EXERCISE DESCRIPTION:
Quote every line of the material beneath this one.

Start of RECORDS PROVIDED

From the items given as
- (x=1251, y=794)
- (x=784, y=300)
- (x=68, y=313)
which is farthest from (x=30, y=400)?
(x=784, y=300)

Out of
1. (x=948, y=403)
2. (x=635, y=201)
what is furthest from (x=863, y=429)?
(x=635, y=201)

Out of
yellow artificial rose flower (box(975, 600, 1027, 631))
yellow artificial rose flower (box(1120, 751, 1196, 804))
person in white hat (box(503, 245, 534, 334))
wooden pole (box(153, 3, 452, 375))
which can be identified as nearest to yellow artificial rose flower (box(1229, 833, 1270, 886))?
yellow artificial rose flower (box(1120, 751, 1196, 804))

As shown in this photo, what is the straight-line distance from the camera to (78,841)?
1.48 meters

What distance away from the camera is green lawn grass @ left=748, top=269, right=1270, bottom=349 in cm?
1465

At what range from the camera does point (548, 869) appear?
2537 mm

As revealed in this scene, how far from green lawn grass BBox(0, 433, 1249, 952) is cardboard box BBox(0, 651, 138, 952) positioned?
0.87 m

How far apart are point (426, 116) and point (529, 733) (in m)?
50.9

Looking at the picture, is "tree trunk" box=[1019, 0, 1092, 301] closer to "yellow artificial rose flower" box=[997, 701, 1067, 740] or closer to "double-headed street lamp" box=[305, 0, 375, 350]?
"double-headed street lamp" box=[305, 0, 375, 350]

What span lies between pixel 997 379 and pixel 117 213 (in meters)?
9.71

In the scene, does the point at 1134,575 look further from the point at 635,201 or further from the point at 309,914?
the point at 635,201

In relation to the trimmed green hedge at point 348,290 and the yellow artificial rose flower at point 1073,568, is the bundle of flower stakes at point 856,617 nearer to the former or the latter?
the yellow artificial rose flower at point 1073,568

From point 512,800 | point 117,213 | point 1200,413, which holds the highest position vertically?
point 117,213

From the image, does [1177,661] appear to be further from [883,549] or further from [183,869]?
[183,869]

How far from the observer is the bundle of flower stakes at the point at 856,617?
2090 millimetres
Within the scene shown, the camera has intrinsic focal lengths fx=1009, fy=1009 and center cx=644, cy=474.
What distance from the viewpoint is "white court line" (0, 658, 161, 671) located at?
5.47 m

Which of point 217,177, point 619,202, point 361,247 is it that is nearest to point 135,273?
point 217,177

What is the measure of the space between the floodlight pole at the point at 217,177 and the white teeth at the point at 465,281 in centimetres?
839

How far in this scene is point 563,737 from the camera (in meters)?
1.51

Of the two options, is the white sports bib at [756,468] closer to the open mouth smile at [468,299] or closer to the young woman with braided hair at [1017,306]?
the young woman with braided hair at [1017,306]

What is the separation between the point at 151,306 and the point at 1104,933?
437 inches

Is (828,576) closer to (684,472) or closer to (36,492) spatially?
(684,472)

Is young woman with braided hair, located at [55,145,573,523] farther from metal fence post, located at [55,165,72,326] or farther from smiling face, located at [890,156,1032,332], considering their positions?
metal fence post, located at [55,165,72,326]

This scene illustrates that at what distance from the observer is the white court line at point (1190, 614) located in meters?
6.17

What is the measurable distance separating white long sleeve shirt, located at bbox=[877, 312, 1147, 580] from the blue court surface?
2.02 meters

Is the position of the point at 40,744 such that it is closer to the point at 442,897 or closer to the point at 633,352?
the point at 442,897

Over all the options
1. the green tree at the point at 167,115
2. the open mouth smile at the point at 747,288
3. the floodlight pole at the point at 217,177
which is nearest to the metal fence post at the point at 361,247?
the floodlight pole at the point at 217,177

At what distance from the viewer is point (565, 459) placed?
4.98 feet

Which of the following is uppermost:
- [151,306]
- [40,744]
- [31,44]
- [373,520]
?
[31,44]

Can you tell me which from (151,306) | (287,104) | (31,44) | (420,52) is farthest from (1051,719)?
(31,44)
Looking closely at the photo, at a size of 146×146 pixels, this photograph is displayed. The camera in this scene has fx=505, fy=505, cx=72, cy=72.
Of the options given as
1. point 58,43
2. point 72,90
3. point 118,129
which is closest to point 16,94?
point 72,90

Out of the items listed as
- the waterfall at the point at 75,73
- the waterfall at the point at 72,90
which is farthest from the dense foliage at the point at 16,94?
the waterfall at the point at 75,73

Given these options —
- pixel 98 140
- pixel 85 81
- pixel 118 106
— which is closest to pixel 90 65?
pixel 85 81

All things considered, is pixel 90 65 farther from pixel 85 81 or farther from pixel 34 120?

End of RECORDS PROVIDED

RESULT BELOW:
From the items given as
- (x=1251, y=794)
- (x=784, y=300)
- (x=68, y=313)
which is farthest from (x=30, y=400)?
(x=784, y=300)

Out of
1. (x=948, y=403)
2. (x=635, y=201)
what is furthest from (x=863, y=429)?
(x=635, y=201)

Out of
yellow artificial rose flower (box(975, 600, 1027, 631))
yellow artificial rose flower (box(1120, 751, 1196, 804))
person in white hat (box(503, 245, 534, 334))
wooden pole (box(153, 3, 452, 375))
which can be identified as nearest to yellow artificial rose flower (box(1229, 833, 1270, 886))?
yellow artificial rose flower (box(1120, 751, 1196, 804))

As shown in this photo, what is the straight-line distance from the camera to (78,841)?
1.48 meters

What distance away from the camera is green lawn grass @ left=748, top=269, right=1270, bottom=349 in cm?
1465

At what range from the camera does point (548, 869) appear?
2537 mm

As revealed in this scene, how far from green lawn grass BBox(0, 433, 1249, 952) is cardboard box BBox(0, 651, 138, 952) positioned?
0.87 m

How far apart are point (426, 116) and point (529, 733) (in m)?
50.9

Looking at the picture, is "tree trunk" box=[1019, 0, 1092, 301] closer to "yellow artificial rose flower" box=[997, 701, 1067, 740] or closer to "double-headed street lamp" box=[305, 0, 375, 350]?
"double-headed street lamp" box=[305, 0, 375, 350]

What span lies between pixel 997 379 and pixel 117 213 (in meters)?
9.71

In the scene, does the point at 1134,575 look further from the point at 635,201 or further from the point at 309,914?
the point at 635,201

In relation to the trimmed green hedge at point 348,290 and the yellow artificial rose flower at point 1073,568, is the bundle of flower stakes at point 856,617 nearer to the former or the latter?
the yellow artificial rose flower at point 1073,568

From point 512,800 | point 117,213 | point 1200,413, which holds the highest position vertically?
point 117,213

From the image, does [1177,661] appear to be further from [883,549] or further from [183,869]?
[183,869]

How far from the observer is the bundle of flower stakes at the point at 856,617?
2090 millimetres
Within the scene shown, the camera has intrinsic focal lengths fx=1009, fy=1009 and center cx=644, cy=474.
What distance from the viewpoint is "white court line" (0, 658, 161, 671) located at?
5.47 m

Which of point 217,177, point 619,202, point 361,247 is it that is nearest to point 135,273?
point 217,177

What is the measure of the space between the floodlight pole at the point at 217,177 and the white teeth at the point at 465,281 in centimetres?
839

How far in this scene is point 563,737 from the camera (in meters)?
1.51

Of the two options, is the white sports bib at [756,468] closer to the open mouth smile at [468,299] or closer to the young woman with braided hair at [1017,306]?
the young woman with braided hair at [1017,306]

What is the separation between the point at 151,306 and the point at 1104,933?
437 inches

Is (828,576) closer to (684,472) or closer to (36,492) spatially?
(684,472)

Is young woman with braided hair, located at [55,145,573,523] farther from metal fence post, located at [55,165,72,326] or farther from smiling face, located at [890,156,1032,332], considering their positions?
metal fence post, located at [55,165,72,326]

This scene illustrates that at what distance from the observer is the white court line at point (1190, 614) located in meters?
6.17

What is the measurable distance separating white long sleeve shirt, located at bbox=[877, 312, 1147, 580] from the blue court surface?
2.02 meters

Is the position of the point at 40,744 such that it is closer to the point at 442,897 or closer to the point at 633,352?
the point at 442,897

Over all the options
1. the green tree at the point at 167,115
2. the open mouth smile at the point at 747,288
3. the floodlight pole at the point at 217,177
which is nearest to the metal fence post at the point at 361,247?
the floodlight pole at the point at 217,177

At what distance from the viewer is point (565, 459) placed?
4.98 feet

Which of the following is uppermost:
- [151,306]
- [40,744]
- [31,44]
- [373,520]
?
[31,44]

Can you tell me which from (151,306) | (287,104) | (31,44) | (420,52) is farthest from (1051,719)?
(31,44)
Looking closely at the photo, at a size of 146×146 pixels, this photograph is displayed. The camera in this scene has fx=505, fy=505, cx=72, cy=72.
Of the options given as
1. point 58,43
2. point 72,90
3. point 118,129
which is closest to point 16,94?
point 72,90

Out of the items listed as
- the waterfall at the point at 75,73
- the waterfall at the point at 72,90
which is farthest from the dense foliage at the point at 16,94?
the waterfall at the point at 75,73

Given these options —
- pixel 98 140
- pixel 85 81
- pixel 118 106
— which is closest to pixel 90 65?
pixel 85 81

All things considered, is pixel 90 65 farther from pixel 85 81 or farther from pixel 34 120?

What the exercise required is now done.